Why Inchcape looks primed for a re-rating
April 18, 2024
Why Inchcape looks primed for a re-rating

When Puffin Books decided to expurgate its 2022 run of Roald Dahl’s collected stories, one pernicious stereotype escaped the publisher’s crack team of sensitivity readers: the scheming used-car salesman.

Matilda is home to a defining example of the trope. The wunderkind’s dad, “a small ratty-looking man whose front teeth stuck out underneath a thin ratty moustache”, earns a bent living shifting clapped-out bangers whose speedometers he winds back with an electric drill and gearboxes he fills with sawdust. These, Mr Wormwood says, are the “trade secrets” to con customers, who only exist “to be diddled”.

In a display of saintly self-restraint, the National Franchised Dealers Association – the “voice of automotive retailers” in the UK – did not step into this front in the culture wars to ask why the damaging depiction hadn’t been edited out.
=======
> _Exercises to complete_:
1. Rewrite the Inchcape article from "In a display" to "been edited out.", replacing "saintly" with "remarkable".
2. According to the Inchcape article, what tool does Mr Wormwood use to wind back speedometers?

> _Region labeling records_:
=======
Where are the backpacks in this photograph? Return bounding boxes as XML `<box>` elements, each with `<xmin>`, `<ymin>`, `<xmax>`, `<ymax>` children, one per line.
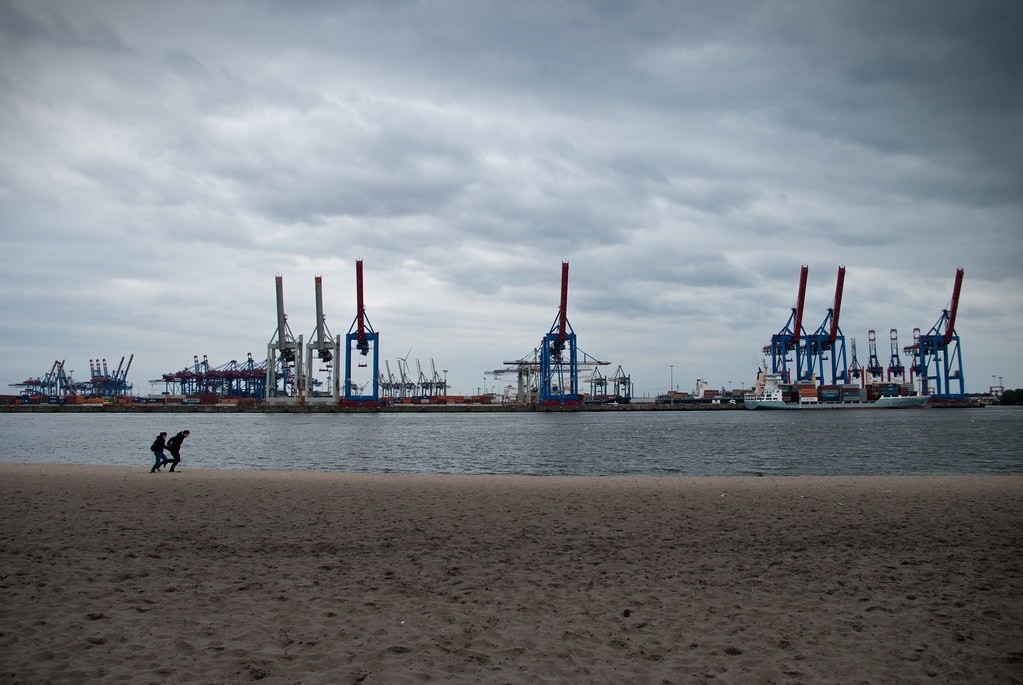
<box><xmin>150</xmin><ymin>442</ymin><xmax>155</xmax><ymax>451</ymax></box>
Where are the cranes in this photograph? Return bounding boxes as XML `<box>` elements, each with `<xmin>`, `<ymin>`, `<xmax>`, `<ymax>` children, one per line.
<box><xmin>761</xmin><ymin>264</ymin><xmax>967</xmax><ymax>402</ymax></box>
<box><xmin>6</xmin><ymin>354</ymin><xmax>139</xmax><ymax>404</ymax></box>
<box><xmin>477</xmin><ymin>258</ymin><xmax>635</xmax><ymax>405</ymax></box>
<box><xmin>150</xmin><ymin>256</ymin><xmax>450</xmax><ymax>402</ymax></box>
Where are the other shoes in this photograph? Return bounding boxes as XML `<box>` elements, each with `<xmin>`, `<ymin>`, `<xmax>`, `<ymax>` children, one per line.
<box><xmin>156</xmin><ymin>468</ymin><xmax>161</xmax><ymax>471</ymax></box>
<box><xmin>151</xmin><ymin>469</ymin><xmax>156</xmax><ymax>473</ymax></box>
<box><xmin>169</xmin><ymin>469</ymin><xmax>174</xmax><ymax>472</ymax></box>
<box><xmin>164</xmin><ymin>463</ymin><xmax>166</xmax><ymax>467</ymax></box>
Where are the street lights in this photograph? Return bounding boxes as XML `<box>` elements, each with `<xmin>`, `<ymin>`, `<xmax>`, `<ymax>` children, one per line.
<box><xmin>670</xmin><ymin>365</ymin><xmax>676</xmax><ymax>405</ymax></box>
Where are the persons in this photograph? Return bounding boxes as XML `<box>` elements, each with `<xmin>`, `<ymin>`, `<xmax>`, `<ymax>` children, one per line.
<box><xmin>149</xmin><ymin>432</ymin><xmax>168</xmax><ymax>472</ymax></box>
<box><xmin>164</xmin><ymin>430</ymin><xmax>190</xmax><ymax>472</ymax></box>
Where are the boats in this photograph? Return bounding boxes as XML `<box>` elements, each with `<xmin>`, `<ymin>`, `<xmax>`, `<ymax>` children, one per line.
<box><xmin>742</xmin><ymin>359</ymin><xmax>984</xmax><ymax>411</ymax></box>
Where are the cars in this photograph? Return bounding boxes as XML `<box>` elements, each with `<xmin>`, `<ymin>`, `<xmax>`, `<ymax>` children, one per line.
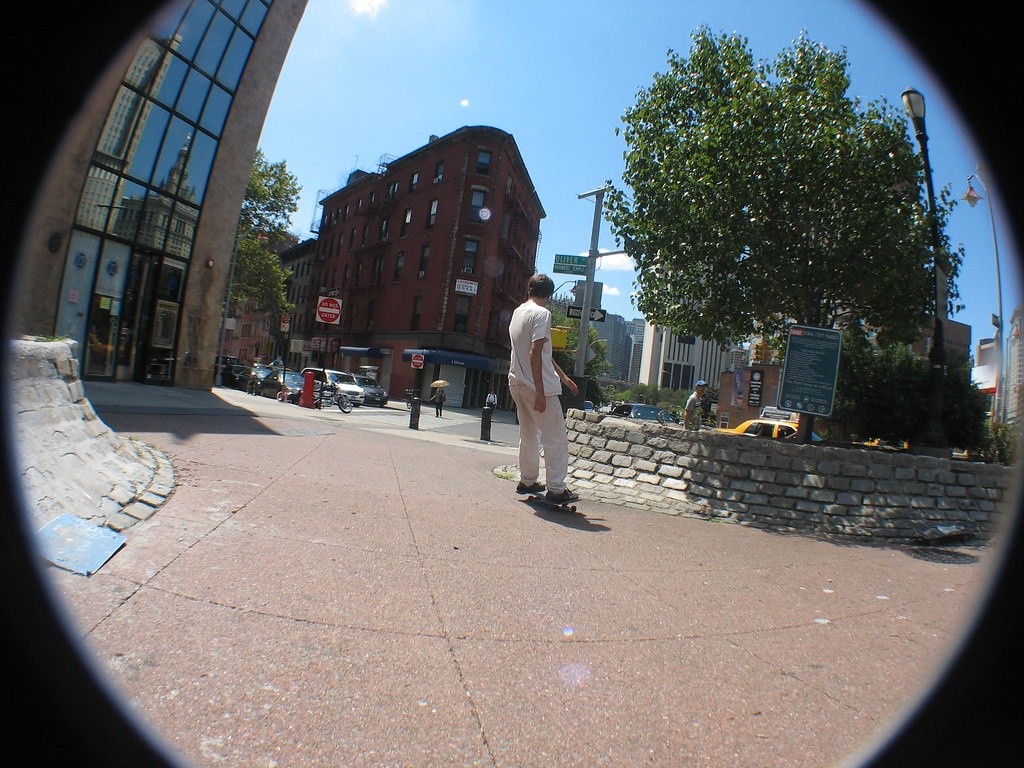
<box><xmin>606</xmin><ymin>402</ymin><xmax>678</xmax><ymax>423</ymax></box>
<box><xmin>951</xmin><ymin>440</ymin><xmax>984</xmax><ymax>462</ymax></box>
<box><xmin>216</xmin><ymin>353</ymin><xmax>291</xmax><ymax>397</ymax></box>
<box><xmin>349</xmin><ymin>372</ymin><xmax>389</xmax><ymax>408</ymax></box>
<box><xmin>257</xmin><ymin>370</ymin><xmax>305</xmax><ymax>404</ymax></box>
<box><xmin>712</xmin><ymin>405</ymin><xmax>826</xmax><ymax>447</ymax></box>
<box><xmin>585</xmin><ymin>401</ymin><xmax>595</xmax><ymax>412</ymax></box>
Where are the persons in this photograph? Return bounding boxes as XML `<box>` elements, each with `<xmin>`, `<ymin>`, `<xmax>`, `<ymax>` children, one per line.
<box><xmin>485</xmin><ymin>390</ymin><xmax>497</xmax><ymax>416</ymax></box>
<box><xmin>507</xmin><ymin>273</ymin><xmax>579</xmax><ymax>504</ymax></box>
<box><xmin>683</xmin><ymin>380</ymin><xmax>709</xmax><ymax>431</ymax></box>
<box><xmin>429</xmin><ymin>387</ymin><xmax>445</xmax><ymax>417</ymax></box>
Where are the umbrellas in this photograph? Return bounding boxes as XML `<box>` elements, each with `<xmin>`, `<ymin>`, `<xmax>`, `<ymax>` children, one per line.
<box><xmin>430</xmin><ymin>379</ymin><xmax>450</xmax><ymax>388</ymax></box>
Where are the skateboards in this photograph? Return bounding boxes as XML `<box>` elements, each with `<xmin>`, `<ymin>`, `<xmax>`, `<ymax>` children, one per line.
<box><xmin>514</xmin><ymin>490</ymin><xmax>580</xmax><ymax>515</ymax></box>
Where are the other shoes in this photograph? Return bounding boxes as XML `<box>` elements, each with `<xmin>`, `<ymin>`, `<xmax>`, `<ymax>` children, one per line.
<box><xmin>545</xmin><ymin>487</ymin><xmax>579</xmax><ymax>503</ymax></box>
<box><xmin>515</xmin><ymin>480</ymin><xmax>545</xmax><ymax>494</ymax></box>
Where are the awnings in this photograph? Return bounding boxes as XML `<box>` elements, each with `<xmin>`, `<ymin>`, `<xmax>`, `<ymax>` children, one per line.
<box><xmin>339</xmin><ymin>346</ymin><xmax>383</xmax><ymax>360</ymax></box>
<box><xmin>401</xmin><ymin>348</ymin><xmax>489</xmax><ymax>370</ymax></box>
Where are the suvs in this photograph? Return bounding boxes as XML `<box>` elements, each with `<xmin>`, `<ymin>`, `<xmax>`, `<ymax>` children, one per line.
<box><xmin>301</xmin><ymin>368</ymin><xmax>365</xmax><ymax>407</ymax></box>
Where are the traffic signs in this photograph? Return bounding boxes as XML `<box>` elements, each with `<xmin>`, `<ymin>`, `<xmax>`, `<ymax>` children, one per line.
<box><xmin>566</xmin><ymin>307</ymin><xmax>608</xmax><ymax>323</ymax></box>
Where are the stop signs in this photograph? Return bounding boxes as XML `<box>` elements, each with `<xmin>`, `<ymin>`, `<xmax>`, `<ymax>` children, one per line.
<box><xmin>412</xmin><ymin>354</ymin><xmax>424</xmax><ymax>368</ymax></box>
<box><xmin>318</xmin><ymin>299</ymin><xmax>340</xmax><ymax>324</ymax></box>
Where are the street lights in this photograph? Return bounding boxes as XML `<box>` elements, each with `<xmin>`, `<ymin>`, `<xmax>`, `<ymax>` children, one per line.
<box><xmin>901</xmin><ymin>84</ymin><xmax>949</xmax><ymax>448</ymax></box>
<box><xmin>960</xmin><ymin>171</ymin><xmax>1004</xmax><ymax>435</ymax></box>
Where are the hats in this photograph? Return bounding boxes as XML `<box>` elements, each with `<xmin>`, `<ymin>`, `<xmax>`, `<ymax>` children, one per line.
<box><xmin>696</xmin><ymin>380</ymin><xmax>708</xmax><ymax>387</ymax></box>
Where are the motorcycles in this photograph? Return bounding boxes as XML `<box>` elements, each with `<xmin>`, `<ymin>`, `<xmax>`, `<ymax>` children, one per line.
<box><xmin>314</xmin><ymin>377</ymin><xmax>354</xmax><ymax>415</ymax></box>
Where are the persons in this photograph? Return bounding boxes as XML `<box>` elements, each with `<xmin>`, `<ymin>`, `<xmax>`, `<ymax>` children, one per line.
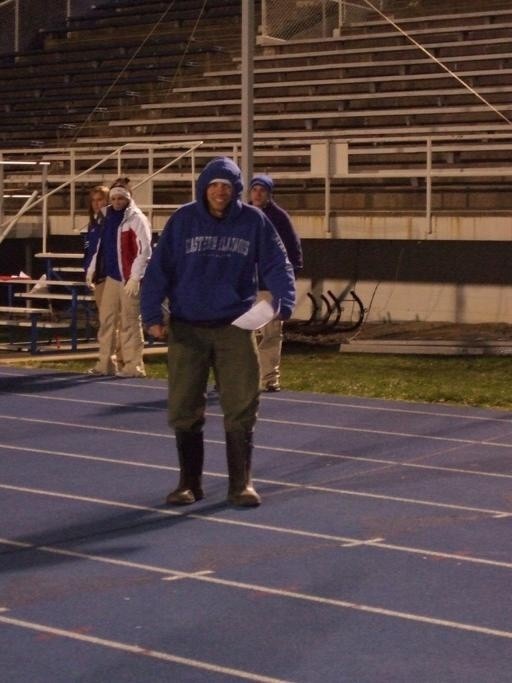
<box><xmin>138</xmin><ymin>154</ymin><xmax>297</xmax><ymax>507</ymax></box>
<box><xmin>205</xmin><ymin>173</ymin><xmax>305</xmax><ymax>398</ymax></box>
<box><xmin>82</xmin><ymin>185</ymin><xmax>126</xmax><ymax>372</ymax></box>
<box><xmin>82</xmin><ymin>177</ymin><xmax>153</xmax><ymax>378</ymax></box>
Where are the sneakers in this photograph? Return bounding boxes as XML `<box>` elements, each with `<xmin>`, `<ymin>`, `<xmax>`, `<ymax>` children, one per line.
<box><xmin>114</xmin><ymin>370</ymin><xmax>147</xmax><ymax>378</ymax></box>
<box><xmin>259</xmin><ymin>378</ymin><xmax>281</xmax><ymax>392</ymax></box>
<box><xmin>88</xmin><ymin>368</ymin><xmax>116</xmax><ymax>376</ymax></box>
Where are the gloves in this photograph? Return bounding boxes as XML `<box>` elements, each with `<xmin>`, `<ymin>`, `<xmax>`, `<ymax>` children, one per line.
<box><xmin>86</xmin><ymin>271</ymin><xmax>97</xmax><ymax>291</ymax></box>
<box><xmin>124</xmin><ymin>279</ymin><xmax>140</xmax><ymax>298</ymax></box>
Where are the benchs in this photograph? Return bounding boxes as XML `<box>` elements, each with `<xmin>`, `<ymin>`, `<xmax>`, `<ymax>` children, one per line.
<box><xmin>1</xmin><ymin>0</ymin><xmax>511</xmax><ymax>213</ymax></box>
<box><xmin>0</xmin><ymin>252</ymin><xmax>100</xmax><ymax>355</ymax></box>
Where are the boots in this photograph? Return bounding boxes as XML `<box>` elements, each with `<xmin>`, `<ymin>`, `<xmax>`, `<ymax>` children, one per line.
<box><xmin>165</xmin><ymin>429</ymin><xmax>205</xmax><ymax>505</ymax></box>
<box><xmin>225</xmin><ymin>430</ymin><xmax>261</xmax><ymax>506</ymax></box>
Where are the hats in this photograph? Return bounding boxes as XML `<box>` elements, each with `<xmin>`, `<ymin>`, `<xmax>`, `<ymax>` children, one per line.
<box><xmin>109</xmin><ymin>178</ymin><xmax>134</xmax><ymax>200</ymax></box>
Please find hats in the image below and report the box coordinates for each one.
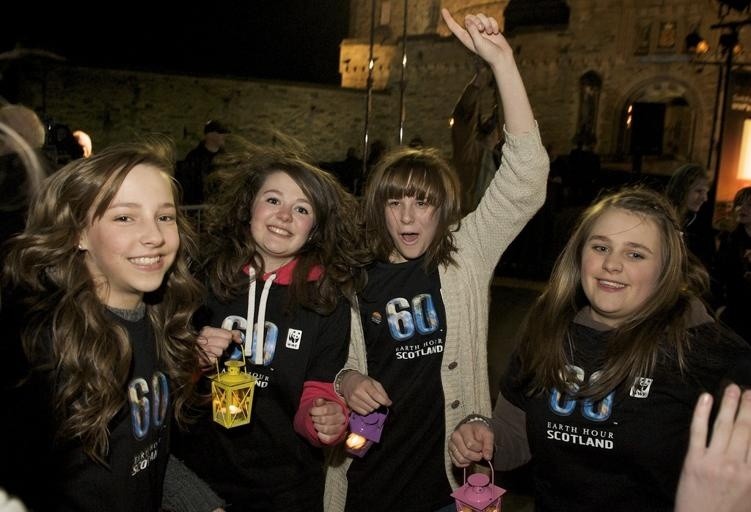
=======
> _Solved problems_:
1.
In a display of remarkable self-restraint, the National Franchised Dealers Association – the “voice of automotive retailers” in the UK – did not step into this front in the culture wars to ask why the damaging depiction hadn’t been edited out.

2. An electric drill.